In BGP, at any given time, the driver might only
be permitted to drive via I-70/I-15. If there is an accident in Columbus, they
will never get to the destination, because there is only one path, and divergence
is not permitted until the Internet advertises a new satisfactory route.
Conversely, in MultiPath, the driver has two routes,
perhaps I-70/I-15 and I-95/I-10. If they cannot get through on the first, they
get to try to try the second route a few seconds later. All they need to be
able to do to get through is to get to the Beltway where both start.
The mirrored variant of MultiPathing
If someone in Washington DC has a choice between going to Miami
or going to Boston for their data, they intrinsically have MultiPath capabilities,
because most of the route is not in common, and the endpoints are not in common.
Mirrored solutions are the most reliable for most web sites because they have
nothing in common with each other, and thus no practical common points of failure.
This is the best solution for static content because the the data being delivered
changes only occasionally. We use the mirrored variant of MultiPathing in our
mirrored basic web service product.
True MultiPathing for dynamic systems
When web sites are actually collecting data from customers and
prospects, rather than just giving the customers data, the data ultimately needs
to go back to one logical system. If you try to go to two or more simultaneously,
you end up with two data sets, and possibly the problem of someone starting
on one server and being unable to complete on another (due to Internet path
failure).

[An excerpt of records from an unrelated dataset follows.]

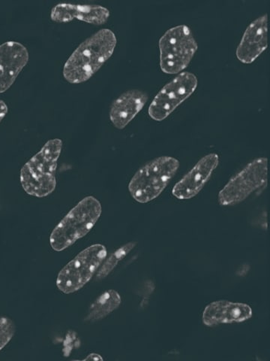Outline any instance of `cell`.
Returning a JSON list of instances; mask_svg holds the SVG:
<instances>
[{"label": "cell", "mask_w": 270, "mask_h": 361, "mask_svg": "<svg viewBox=\"0 0 270 361\" xmlns=\"http://www.w3.org/2000/svg\"><path fill=\"white\" fill-rule=\"evenodd\" d=\"M253 312L246 303L229 300L214 301L207 305L202 314V322L209 327L221 324L242 323L252 317Z\"/></svg>", "instance_id": "cell-11"}, {"label": "cell", "mask_w": 270, "mask_h": 361, "mask_svg": "<svg viewBox=\"0 0 270 361\" xmlns=\"http://www.w3.org/2000/svg\"><path fill=\"white\" fill-rule=\"evenodd\" d=\"M136 245V242H129L120 246L116 251L110 253L109 255H107L96 274V279L103 280L108 277L122 259L130 254Z\"/></svg>", "instance_id": "cell-16"}, {"label": "cell", "mask_w": 270, "mask_h": 361, "mask_svg": "<svg viewBox=\"0 0 270 361\" xmlns=\"http://www.w3.org/2000/svg\"><path fill=\"white\" fill-rule=\"evenodd\" d=\"M179 161L173 157L162 156L145 164L134 173L129 184L132 198L148 203L159 197L179 171Z\"/></svg>", "instance_id": "cell-4"}, {"label": "cell", "mask_w": 270, "mask_h": 361, "mask_svg": "<svg viewBox=\"0 0 270 361\" xmlns=\"http://www.w3.org/2000/svg\"><path fill=\"white\" fill-rule=\"evenodd\" d=\"M110 16L108 8L100 5L59 4L51 11V20L60 24L77 20L101 26L106 24Z\"/></svg>", "instance_id": "cell-12"}, {"label": "cell", "mask_w": 270, "mask_h": 361, "mask_svg": "<svg viewBox=\"0 0 270 361\" xmlns=\"http://www.w3.org/2000/svg\"><path fill=\"white\" fill-rule=\"evenodd\" d=\"M116 34L101 29L79 45L66 61L63 77L71 84H82L91 78L114 54Z\"/></svg>", "instance_id": "cell-1"}, {"label": "cell", "mask_w": 270, "mask_h": 361, "mask_svg": "<svg viewBox=\"0 0 270 361\" xmlns=\"http://www.w3.org/2000/svg\"><path fill=\"white\" fill-rule=\"evenodd\" d=\"M84 360H94V361H101L104 360V358L103 356H101L99 354L97 353H91L88 355Z\"/></svg>", "instance_id": "cell-19"}, {"label": "cell", "mask_w": 270, "mask_h": 361, "mask_svg": "<svg viewBox=\"0 0 270 361\" xmlns=\"http://www.w3.org/2000/svg\"><path fill=\"white\" fill-rule=\"evenodd\" d=\"M267 158L259 157L248 164L233 176L219 191L218 201L221 207H233L249 198L267 183Z\"/></svg>", "instance_id": "cell-7"}, {"label": "cell", "mask_w": 270, "mask_h": 361, "mask_svg": "<svg viewBox=\"0 0 270 361\" xmlns=\"http://www.w3.org/2000/svg\"><path fill=\"white\" fill-rule=\"evenodd\" d=\"M29 59V51L24 44L15 41L0 44V94L13 86Z\"/></svg>", "instance_id": "cell-10"}, {"label": "cell", "mask_w": 270, "mask_h": 361, "mask_svg": "<svg viewBox=\"0 0 270 361\" xmlns=\"http://www.w3.org/2000/svg\"><path fill=\"white\" fill-rule=\"evenodd\" d=\"M149 99L148 93L139 89L129 90L117 98L110 109L112 126L122 130L139 115Z\"/></svg>", "instance_id": "cell-14"}, {"label": "cell", "mask_w": 270, "mask_h": 361, "mask_svg": "<svg viewBox=\"0 0 270 361\" xmlns=\"http://www.w3.org/2000/svg\"><path fill=\"white\" fill-rule=\"evenodd\" d=\"M198 85V78L194 73L183 72L178 74L153 99L148 109L150 117L159 122L166 119L195 93Z\"/></svg>", "instance_id": "cell-8"}, {"label": "cell", "mask_w": 270, "mask_h": 361, "mask_svg": "<svg viewBox=\"0 0 270 361\" xmlns=\"http://www.w3.org/2000/svg\"><path fill=\"white\" fill-rule=\"evenodd\" d=\"M8 111V108L4 100H0V123L2 122L7 115Z\"/></svg>", "instance_id": "cell-18"}, {"label": "cell", "mask_w": 270, "mask_h": 361, "mask_svg": "<svg viewBox=\"0 0 270 361\" xmlns=\"http://www.w3.org/2000/svg\"><path fill=\"white\" fill-rule=\"evenodd\" d=\"M159 45L161 70L168 75L183 73L198 48L193 31L186 25L167 30L160 38Z\"/></svg>", "instance_id": "cell-5"}, {"label": "cell", "mask_w": 270, "mask_h": 361, "mask_svg": "<svg viewBox=\"0 0 270 361\" xmlns=\"http://www.w3.org/2000/svg\"><path fill=\"white\" fill-rule=\"evenodd\" d=\"M16 332V325L13 320L8 317L0 318V351L13 340Z\"/></svg>", "instance_id": "cell-17"}, {"label": "cell", "mask_w": 270, "mask_h": 361, "mask_svg": "<svg viewBox=\"0 0 270 361\" xmlns=\"http://www.w3.org/2000/svg\"><path fill=\"white\" fill-rule=\"evenodd\" d=\"M103 212L101 202L86 197L72 209L53 230L50 244L55 252H63L92 231Z\"/></svg>", "instance_id": "cell-3"}, {"label": "cell", "mask_w": 270, "mask_h": 361, "mask_svg": "<svg viewBox=\"0 0 270 361\" xmlns=\"http://www.w3.org/2000/svg\"><path fill=\"white\" fill-rule=\"evenodd\" d=\"M267 15L257 18L248 26L236 48V58L243 63L250 64L267 49Z\"/></svg>", "instance_id": "cell-13"}, {"label": "cell", "mask_w": 270, "mask_h": 361, "mask_svg": "<svg viewBox=\"0 0 270 361\" xmlns=\"http://www.w3.org/2000/svg\"><path fill=\"white\" fill-rule=\"evenodd\" d=\"M63 141L53 139L44 145L20 169V180L28 195L44 198L56 187V169L63 149Z\"/></svg>", "instance_id": "cell-2"}, {"label": "cell", "mask_w": 270, "mask_h": 361, "mask_svg": "<svg viewBox=\"0 0 270 361\" xmlns=\"http://www.w3.org/2000/svg\"><path fill=\"white\" fill-rule=\"evenodd\" d=\"M122 298L115 290H108L101 293L89 307L85 322L94 323L108 317L121 306Z\"/></svg>", "instance_id": "cell-15"}, {"label": "cell", "mask_w": 270, "mask_h": 361, "mask_svg": "<svg viewBox=\"0 0 270 361\" xmlns=\"http://www.w3.org/2000/svg\"><path fill=\"white\" fill-rule=\"evenodd\" d=\"M107 255L104 245L87 247L60 271L56 287L65 295L80 290L97 274Z\"/></svg>", "instance_id": "cell-6"}, {"label": "cell", "mask_w": 270, "mask_h": 361, "mask_svg": "<svg viewBox=\"0 0 270 361\" xmlns=\"http://www.w3.org/2000/svg\"><path fill=\"white\" fill-rule=\"evenodd\" d=\"M219 157L211 153L202 157L172 189V195L179 200H191L196 197L207 185L212 173L218 167Z\"/></svg>", "instance_id": "cell-9"}]
</instances>
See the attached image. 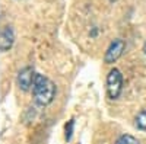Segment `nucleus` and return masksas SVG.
<instances>
[{"mask_svg": "<svg viewBox=\"0 0 146 144\" xmlns=\"http://www.w3.org/2000/svg\"><path fill=\"white\" fill-rule=\"evenodd\" d=\"M115 144H139L137 138H135L133 135H129V134H124V135H121Z\"/></svg>", "mask_w": 146, "mask_h": 144, "instance_id": "nucleus-7", "label": "nucleus"}, {"mask_svg": "<svg viewBox=\"0 0 146 144\" xmlns=\"http://www.w3.org/2000/svg\"><path fill=\"white\" fill-rule=\"evenodd\" d=\"M123 90V76L120 70L113 68L107 76V93L110 99H117Z\"/></svg>", "mask_w": 146, "mask_h": 144, "instance_id": "nucleus-2", "label": "nucleus"}, {"mask_svg": "<svg viewBox=\"0 0 146 144\" xmlns=\"http://www.w3.org/2000/svg\"><path fill=\"white\" fill-rule=\"evenodd\" d=\"M15 42V34H13V29L10 26H3L2 29V51H7L12 48Z\"/></svg>", "mask_w": 146, "mask_h": 144, "instance_id": "nucleus-5", "label": "nucleus"}, {"mask_svg": "<svg viewBox=\"0 0 146 144\" xmlns=\"http://www.w3.org/2000/svg\"><path fill=\"white\" fill-rule=\"evenodd\" d=\"M72 131H73V119L69 122V127L66 125V140H67V141L72 140V134H73Z\"/></svg>", "mask_w": 146, "mask_h": 144, "instance_id": "nucleus-8", "label": "nucleus"}, {"mask_svg": "<svg viewBox=\"0 0 146 144\" xmlns=\"http://www.w3.org/2000/svg\"><path fill=\"white\" fill-rule=\"evenodd\" d=\"M136 127L139 130L146 131V111H142V112L137 114V116H136Z\"/></svg>", "mask_w": 146, "mask_h": 144, "instance_id": "nucleus-6", "label": "nucleus"}, {"mask_svg": "<svg viewBox=\"0 0 146 144\" xmlns=\"http://www.w3.org/2000/svg\"><path fill=\"white\" fill-rule=\"evenodd\" d=\"M143 51H145V54H146V42H145V45H143Z\"/></svg>", "mask_w": 146, "mask_h": 144, "instance_id": "nucleus-9", "label": "nucleus"}, {"mask_svg": "<svg viewBox=\"0 0 146 144\" xmlns=\"http://www.w3.org/2000/svg\"><path fill=\"white\" fill-rule=\"evenodd\" d=\"M126 48V44L123 39H114L110 47L107 48L105 51V57H104V61L107 64H111V63H115L117 60L123 55V51Z\"/></svg>", "mask_w": 146, "mask_h": 144, "instance_id": "nucleus-3", "label": "nucleus"}, {"mask_svg": "<svg viewBox=\"0 0 146 144\" xmlns=\"http://www.w3.org/2000/svg\"><path fill=\"white\" fill-rule=\"evenodd\" d=\"M31 89H32L35 103H38L41 106L50 105L56 96V85L42 74H35Z\"/></svg>", "mask_w": 146, "mask_h": 144, "instance_id": "nucleus-1", "label": "nucleus"}, {"mask_svg": "<svg viewBox=\"0 0 146 144\" xmlns=\"http://www.w3.org/2000/svg\"><path fill=\"white\" fill-rule=\"evenodd\" d=\"M35 79V71L32 67H25L18 74V85L22 90H29L32 87V83Z\"/></svg>", "mask_w": 146, "mask_h": 144, "instance_id": "nucleus-4", "label": "nucleus"}]
</instances>
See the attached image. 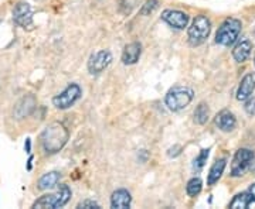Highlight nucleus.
<instances>
[{
  "instance_id": "bb28decb",
  "label": "nucleus",
  "mask_w": 255,
  "mask_h": 209,
  "mask_svg": "<svg viewBox=\"0 0 255 209\" xmlns=\"http://www.w3.org/2000/svg\"><path fill=\"white\" fill-rule=\"evenodd\" d=\"M24 148H26V153H31V140L30 139H26V143H24Z\"/></svg>"
},
{
  "instance_id": "f03ea898",
  "label": "nucleus",
  "mask_w": 255,
  "mask_h": 209,
  "mask_svg": "<svg viewBox=\"0 0 255 209\" xmlns=\"http://www.w3.org/2000/svg\"><path fill=\"white\" fill-rule=\"evenodd\" d=\"M193 98H194V91L191 88L177 85V86L170 88L169 92L166 93L164 103L169 108V110L179 112V110H183L184 108H187L190 105L191 100H193Z\"/></svg>"
},
{
  "instance_id": "1a4fd4ad",
  "label": "nucleus",
  "mask_w": 255,
  "mask_h": 209,
  "mask_svg": "<svg viewBox=\"0 0 255 209\" xmlns=\"http://www.w3.org/2000/svg\"><path fill=\"white\" fill-rule=\"evenodd\" d=\"M13 20L20 27L26 28L33 24V11L27 1H18L13 9Z\"/></svg>"
},
{
  "instance_id": "f3484780",
  "label": "nucleus",
  "mask_w": 255,
  "mask_h": 209,
  "mask_svg": "<svg viewBox=\"0 0 255 209\" xmlns=\"http://www.w3.org/2000/svg\"><path fill=\"white\" fill-rule=\"evenodd\" d=\"M60 181V173L57 171H51V173L44 174L38 182H37V188L41 190V191H46V190H50V188H54L55 185Z\"/></svg>"
},
{
  "instance_id": "9b49d317",
  "label": "nucleus",
  "mask_w": 255,
  "mask_h": 209,
  "mask_svg": "<svg viewBox=\"0 0 255 209\" xmlns=\"http://www.w3.org/2000/svg\"><path fill=\"white\" fill-rule=\"evenodd\" d=\"M255 91V72H248L241 79L237 89V99L240 102H246L251 98V95Z\"/></svg>"
},
{
  "instance_id": "f8f14e48",
  "label": "nucleus",
  "mask_w": 255,
  "mask_h": 209,
  "mask_svg": "<svg viewBox=\"0 0 255 209\" xmlns=\"http://www.w3.org/2000/svg\"><path fill=\"white\" fill-rule=\"evenodd\" d=\"M214 123H216V126H217L221 132L230 133V132H233V130L236 129V126H237V119H236V116H234L230 110L224 109L221 110L219 115L216 116Z\"/></svg>"
},
{
  "instance_id": "aec40b11",
  "label": "nucleus",
  "mask_w": 255,
  "mask_h": 209,
  "mask_svg": "<svg viewBox=\"0 0 255 209\" xmlns=\"http://www.w3.org/2000/svg\"><path fill=\"white\" fill-rule=\"evenodd\" d=\"M201 190H203V181H201L199 177L191 178L190 181L187 182V185H186V192H187V195L191 197V198L197 197L201 192Z\"/></svg>"
},
{
  "instance_id": "4be33fe9",
  "label": "nucleus",
  "mask_w": 255,
  "mask_h": 209,
  "mask_svg": "<svg viewBox=\"0 0 255 209\" xmlns=\"http://www.w3.org/2000/svg\"><path fill=\"white\" fill-rule=\"evenodd\" d=\"M157 7H159V0H146V3L140 9V14L142 16H147V14L153 13Z\"/></svg>"
},
{
  "instance_id": "0eeeda50",
  "label": "nucleus",
  "mask_w": 255,
  "mask_h": 209,
  "mask_svg": "<svg viewBox=\"0 0 255 209\" xmlns=\"http://www.w3.org/2000/svg\"><path fill=\"white\" fill-rule=\"evenodd\" d=\"M81 88L77 83H70L61 93L55 95L53 98V105L57 109H68L71 108L77 100L81 98Z\"/></svg>"
},
{
  "instance_id": "393cba45",
  "label": "nucleus",
  "mask_w": 255,
  "mask_h": 209,
  "mask_svg": "<svg viewBox=\"0 0 255 209\" xmlns=\"http://www.w3.org/2000/svg\"><path fill=\"white\" fill-rule=\"evenodd\" d=\"M182 153V147L180 145H173L172 148H169V157H177V155Z\"/></svg>"
},
{
  "instance_id": "9d476101",
  "label": "nucleus",
  "mask_w": 255,
  "mask_h": 209,
  "mask_svg": "<svg viewBox=\"0 0 255 209\" xmlns=\"http://www.w3.org/2000/svg\"><path fill=\"white\" fill-rule=\"evenodd\" d=\"M112 63V54L108 50H101L98 53L91 55L90 61H88V71L94 73H101L105 68H108V65Z\"/></svg>"
},
{
  "instance_id": "b1692460",
  "label": "nucleus",
  "mask_w": 255,
  "mask_h": 209,
  "mask_svg": "<svg viewBox=\"0 0 255 209\" xmlns=\"http://www.w3.org/2000/svg\"><path fill=\"white\" fill-rule=\"evenodd\" d=\"M246 102V112L251 116H255V99H247Z\"/></svg>"
},
{
  "instance_id": "423d86ee",
  "label": "nucleus",
  "mask_w": 255,
  "mask_h": 209,
  "mask_svg": "<svg viewBox=\"0 0 255 209\" xmlns=\"http://www.w3.org/2000/svg\"><path fill=\"white\" fill-rule=\"evenodd\" d=\"M255 160V154L250 148H240L234 154L231 163V175L233 177H243L251 168V164Z\"/></svg>"
},
{
  "instance_id": "f257e3e1",
  "label": "nucleus",
  "mask_w": 255,
  "mask_h": 209,
  "mask_svg": "<svg viewBox=\"0 0 255 209\" xmlns=\"http://www.w3.org/2000/svg\"><path fill=\"white\" fill-rule=\"evenodd\" d=\"M68 130L60 122L50 123L44 132L41 133V144L44 151L48 154H55L63 148L65 143L68 141Z\"/></svg>"
},
{
  "instance_id": "ddd939ff",
  "label": "nucleus",
  "mask_w": 255,
  "mask_h": 209,
  "mask_svg": "<svg viewBox=\"0 0 255 209\" xmlns=\"http://www.w3.org/2000/svg\"><path fill=\"white\" fill-rule=\"evenodd\" d=\"M142 54V44L133 41V43H129L128 46L124 48V53H122V63L125 65H133L136 64L140 58Z\"/></svg>"
},
{
  "instance_id": "20e7f679",
  "label": "nucleus",
  "mask_w": 255,
  "mask_h": 209,
  "mask_svg": "<svg viewBox=\"0 0 255 209\" xmlns=\"http://www.w3.org/2000/svg\"><path fill=\"white\" fill-rule=\"evenodd\" d=\"M241 28H243L241 20L236 17L226 18L216 33V43L223 47L233 46L238 40Z\"/></svg>"
},
{
  "instance_id": "7ed1b4c3",
  "label": "nucleus",
  "mask_w": 255,
  "mask_h": 209,
  "mask_svg": "<svg viewBox=\"0 0 255 209\" xmlns=\"http://www.w3.org/2000/svg\"><path fill=\"white\" fill-rule=\"evenodd\" d=\"M70 200H71V190H70V187L65 185V184H60V185H58V190L55 192H53V194H46V195L40 197V198L33 204V208H63L64 205H65Z\"/></svg>"
},
{
  "instance_id": "a211bd4d",
  "label": "nucleus",
  "mask_w": 255,
  "mask_h": 209,
  "mask_svg": "<svg viewBox=\"0 0 255 209\" xmlns=\"http://www.w3.org/2000/svg\"><path fill=\"white\" fill-rule=\"evenodd\" d=\"M251 202H253V200H251V197H250L248 191L240 192V194H237V195L233 198V201L230 202V208L231 209H246L250 207V204H251Z\"/></svg>"
},
{
  "instance_id": "6ab92c4d",
  "label": "nucleus",
  "mask_w": 255,
  "mask_h": 209,
  "mask_svg": "<svg viewBox=\"0 0 255 209\" xmlns=\"http://www.w3.org/2000/svg\"><path fill=\"white\" fill-rule=\"evenodd\" d=\"M209 116H210L209 106H207L204 102H201L200 105L196 108V110H194V122H196L197 125H206V123H207V120H209Z\"/></svg>"
},
{
  "instance_id": "dca6fc26",
  "label": "nucleus",
  "mask_w": 255,
  "mask_h": 209,
  "mask_svg": "<svg viewBox=\"0 0 255 209\" xmlns=\"http://www.w3.org/2000/svg\"><path fill=\"white\" fill-rule=\"evenodd\" d=\"M226 165H227V158H219L214 161V164L210 168L209 177H207V185H214L216 182H219L226 170Z\"/></svg>"
},
{
  "instance_id": "a878e982",
  "label": "nucleus",
  "mask_w": 255,
  "mask_h": 209,
  "mask_svg": "<svg viewBox=\"0 0 255 209\" xmlns=\"http://www.w3.org/2000/svg\"><path fill=\"white\" fill-rule=\"evenodd\" d=\"M248 194H250V197H251L253 202H255V182L250 185V188H248Z\"/></svg>"
},
{
  "instance_id": "2eb2a0df",
  "label": "nucleus",
  "mask_w": 255,
  "mask_h": 209,
  "mask_svg": "<svg viewBox=\"0 0 255 209\" xmlns=\"http://www.w3.org/2000/svg\"><path fill=\"white\" fill-rule=\"evenodd\" d=\"M130 202H132V197H130V192L128 190H117V191L112 194L111 197V207L112 208H119L125 209L130 207Z\"/></svg>"
},
{
  "instance_id": "c756f323",
  "label": "nucleus",
  "mask_w": 255,
  "mask_h": 209,
  "mask_svg": "<svg viewBox=\"0 0 255 209\" xmlns=\"http://www.w3.org/2000/svg\"><path fill=\"white\" fill-rule=\"evenodd\" d=\"M254 64H255V58H254Z\"/></svg>"
},
{
  "instance_id": "c85d7f7f",
  "label": "nucleus",
  "mask_w": 255,
  "mask_h": 209,
  "mask_svg": "<svg viewBox=\"0 0 255 209\" xmlns=\"http://www.w3.org/2000/svg\"><path fill=\"white\" fill-rule=\"evenodd\" d=\"M251 171L255 174V161H253V164H251Z\"/></svg>"
},
{
  "instance_id": "cd10ccee",
  "label": "nucleus",
  "mask_w": 255,
  "mask_h": 209,
  "mask_svg": "<svg viewBox=\"0 0 255 209\" xmlns=\"http://www.w3.org/2000/svg\"><path fill=\"white\" fill-rule=\"evenodd\" d=\"M31 161H33V155H30V158H28V161H27V170H28V171L31 170Z\"/></svg>"
},
{
  "instance_id": "412c9836",
  "label": "nucleus",
  "mask_w": 255,
  "mask_h": 209,
  "mask_svg": "<svg viewBox=\"0 0 255 209\" xmlns=\"http://www.w3.org/2000/svg\"><path fill=\"white\" fill-rule=\"evenodd\" d=\"M209 154H210V148H204V150H201L200 154L194 158V161H193V170H194L196 173H200L201 170H203V167H204L206 163H207Z\"/></svg>"
},
{
  "instance_id": "5701e85b",
  "label": "nucleus",
  "mask_w": 255,
  "mask_h": 209,
  "mask_svg": "<svg viewBox=\"0 0 255 209\" xmlns=\"http://www.w3.org/2000/svg\"><path fill=\"white\" fill-rule=\"evenodd\" d=\"M77 208H84V209H90V208H100V205L95 202V201H91V200H87V201H82L78 204V207Z\"/></svg>"
},
{
  "instance_id": "6e6552de",
  "label": "nucleus",
  "mask_w": 255,
  "mask_h": 209,
  "mask_svg": "<svg viewBox=\"0 0 255 209\" xmlns=\"http://www.w3.org/2000/svg\"><path fill=\"white\" fill-rule=\"evenodd\" d=\"M162 20L176 30H184L189 24V14L180 10L166 9L162 11Z\"/></svg>"
},
{
  "instance_id": "4468645a",
  "label": "nucleus",
  "mask_w": 255,
  "mask_h": 209,
  "mask_svg": "<svg viewBox=\"0 0 255 209\" xmlns=\"http://www.w3.org/2000/svg\"><path fill=\"white\" fill-rule=\"evenodd\" d=\"M251 51H253L251 41L247 40V38L246 40H241L237 46L234 47V50H233V58L237 61L238 64H243V63H246L247 60L250 58Z\"/></svg>"
},
{
  "instance_id": "39448f33",
  "label": "nucleus",
  "mask_w": 255,
  "mask_h": 209,
  "mask_svg": "<svg viewBox=\"0 0 255 209\" xmlns=\"http://www.w3.org/2000/svg\"><path fill=\"white\" fill-rule=\"evenodd\" d=\"M210 33H211V21L207 16L199 14L196 16L191 26L187 30V37H189V43L193 47L201 46L203 43L207 41Z\"/></svg>"
}]
</instances>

Logically, therefore, most dynamic databases need to be on a single
For such situations, we offer true MultiPathing, multiple routes,
on multiple carriers, all pointing at the same machine to deliver connectivity
that is as reliable as the machine itself ... something in excess of 99.9%.
We offer two variants of this MultiPath connectivity. The first, and less expensive,
solution is to proxy through two different servers in the same facility. This
can be used to provide standard services such as web and SSH. The more expensive
variant is direct connect, giving your virtual or physical machine two (or more)
IP numbers on two discrete backbones. This service is necessary if you want
MultiPath SSL with your own cert, or other specialized services.
Why 3 percent failure matters to you
Three percent matters to you because use of the
Internet is so low cost relative to the value it produces. EasyCo, for instance,
will deliver 20,000 typical web pages for just one dollar. Because costs are
so low, a typical e-tailer will have standard web hosting bills that amount
to about 1/10 of a percent of sales.
The costs of doing business are not in the hosting
service, but in the costs of people to prepare the materials, prepare the programs
that deliver it, process the orders, and keep the computer equipment that manages
it all alive. Losing 3 percent of sales in the face of these high, and generally
fixed costs, has a major impact on the bottom line. Reliability matters not
because of the intrinsic waste of bits that never get delivered, but because
of the massive economic loss that is a consequence of non-delivery.
Why don't more providers offer MultiPathing?
To be honest, we only offer MultiPathing because
our business started in database hosting, where reliable connectivity is absolutely
needed for reliable service. In database hosting, people must remain connected
all day long, or even (in some cases) 24x7. We could not afford to have a company
with 100 employees totally out of business for 20 to 30 minutes at a time due
to a BGP route failure. MultiPathing gives us the ability to transparently reconnect
on a line failure, with "real" down time a virtually unnoticeable
This said, MultiPathing is not a simple engineering
project because there are some complex interrelationship issues. Most hosters
therefore buy the off the shelf stuff, and presume you will be content with
"pretty good" rather than the best possible.